Stored data:

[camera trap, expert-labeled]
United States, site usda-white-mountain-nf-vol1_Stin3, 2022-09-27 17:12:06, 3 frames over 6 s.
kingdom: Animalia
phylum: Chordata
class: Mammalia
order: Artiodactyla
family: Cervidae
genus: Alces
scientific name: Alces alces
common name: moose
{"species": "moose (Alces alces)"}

==

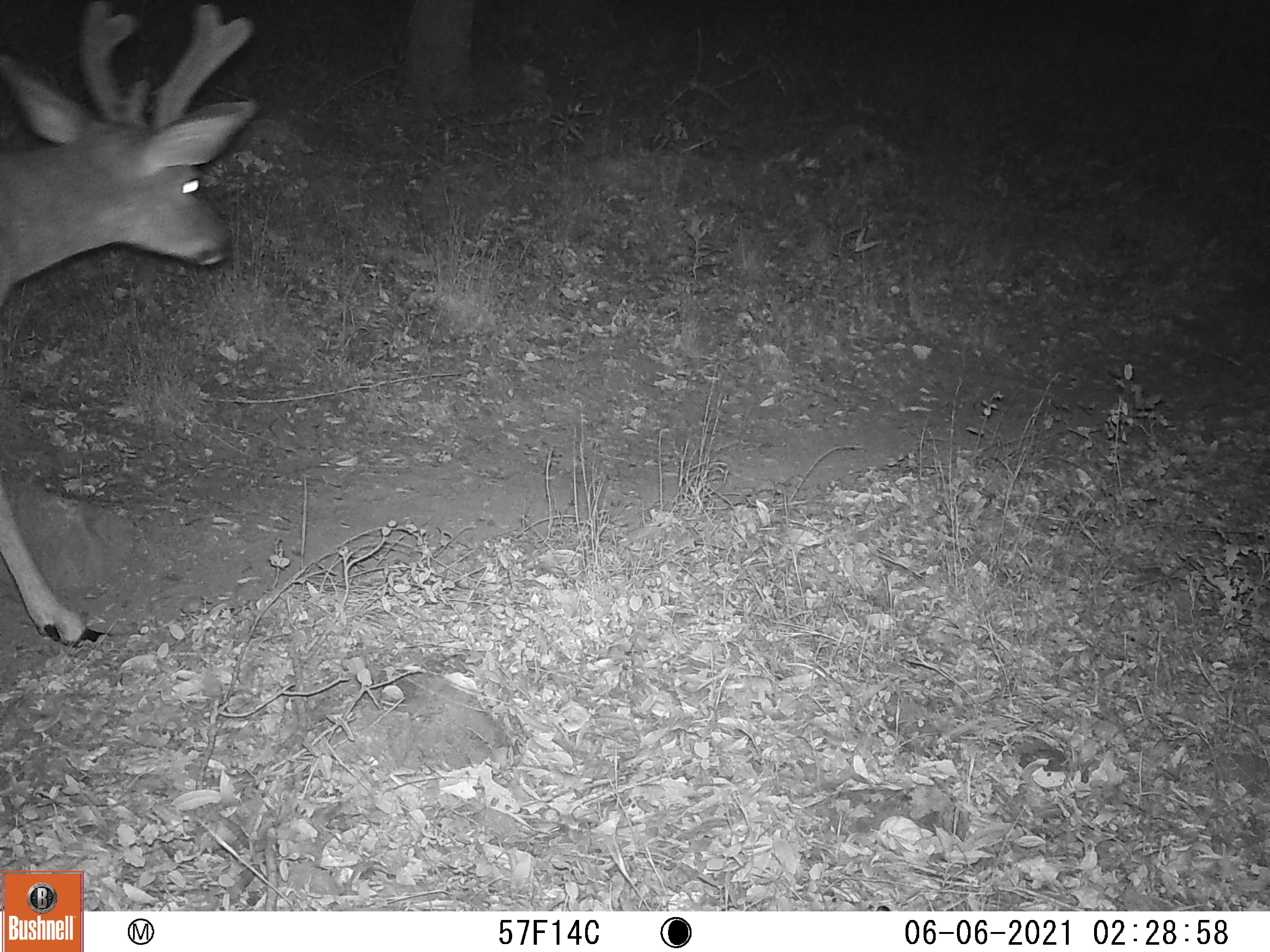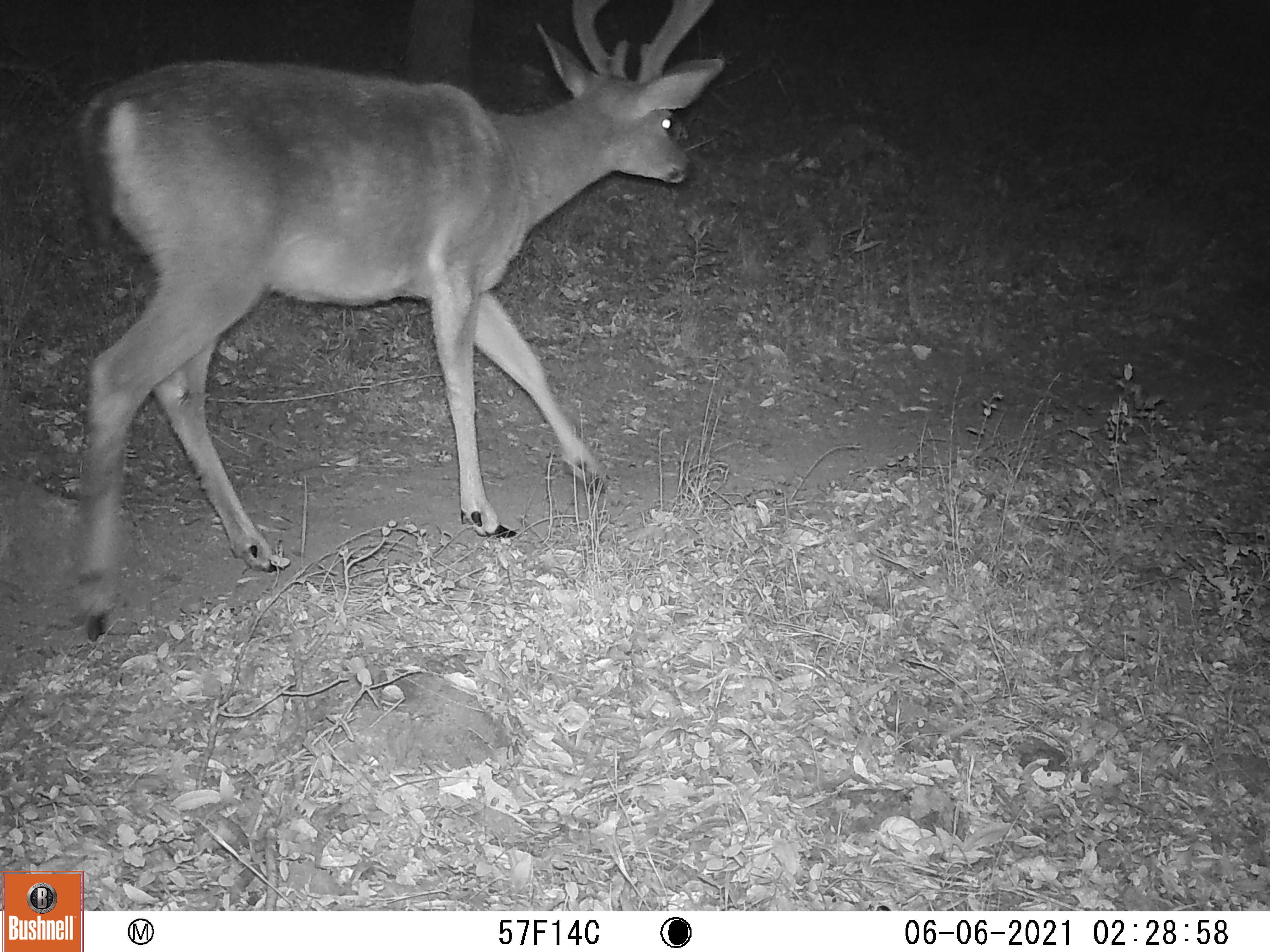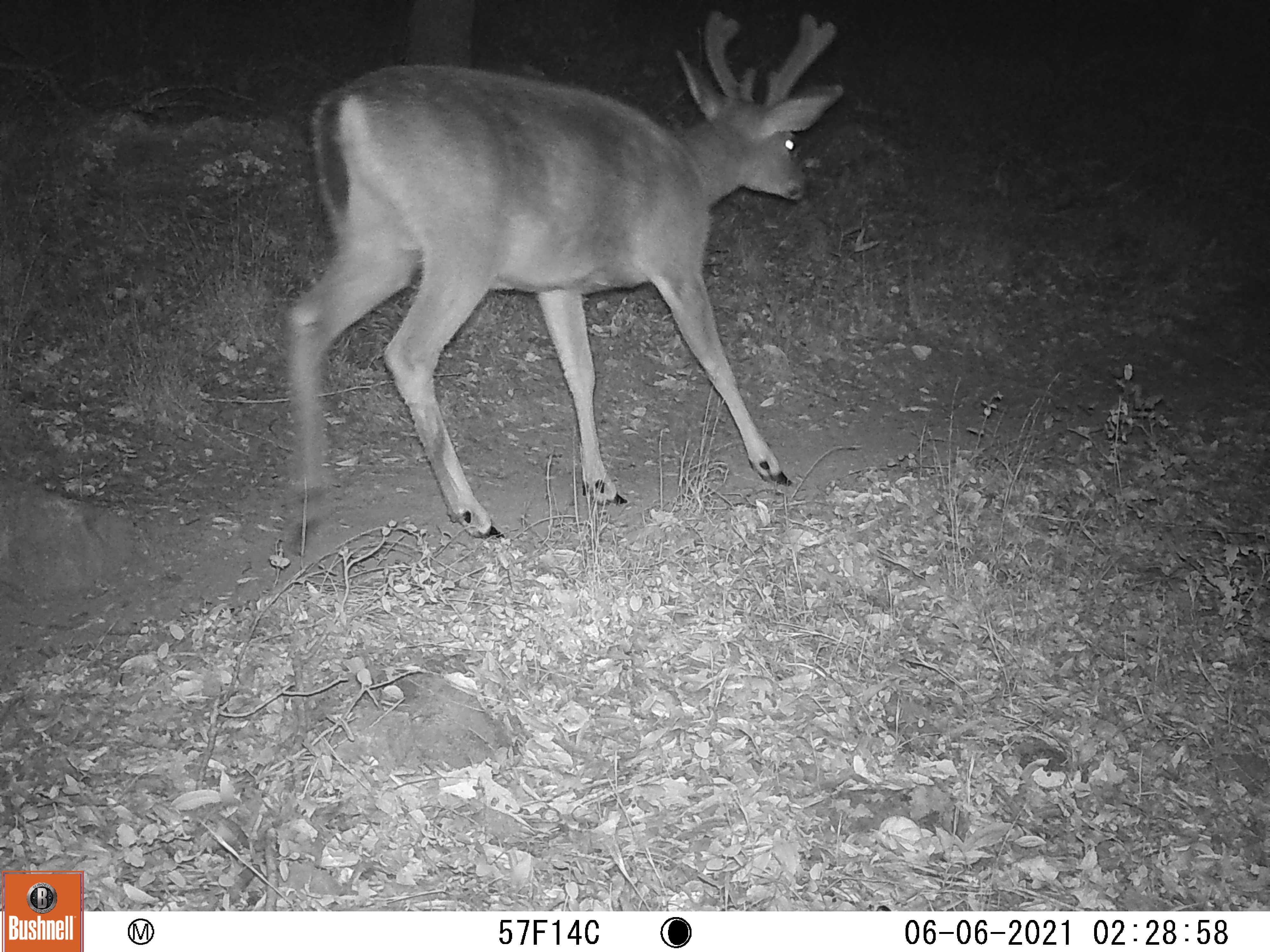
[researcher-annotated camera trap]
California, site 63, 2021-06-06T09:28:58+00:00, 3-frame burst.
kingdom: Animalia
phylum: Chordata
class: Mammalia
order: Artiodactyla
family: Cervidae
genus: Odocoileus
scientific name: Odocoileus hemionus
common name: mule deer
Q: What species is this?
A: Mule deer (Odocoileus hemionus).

▸ Task brief
Can you repeat, word for word, every line above from the one containing "[researcher-annotated camera trap]" down to the one containing "A: Mule deer (Odocoileus hemionus).", including both?

▸ Task response
[researcher-annotated camera trap]
California, site 63, 2021-06-06T09:28:58+00:00, 3-frame burst.
kingdom: Animalia
phylum: Chordata
class: Mammalia
order: Artiodactyla
family: Cervidae
genus: Odocoileus
scientific name: Odocoileus hemionus
common name: mule deer
Q: What species is this?
A: Mule deer (Odocoileus hemionus).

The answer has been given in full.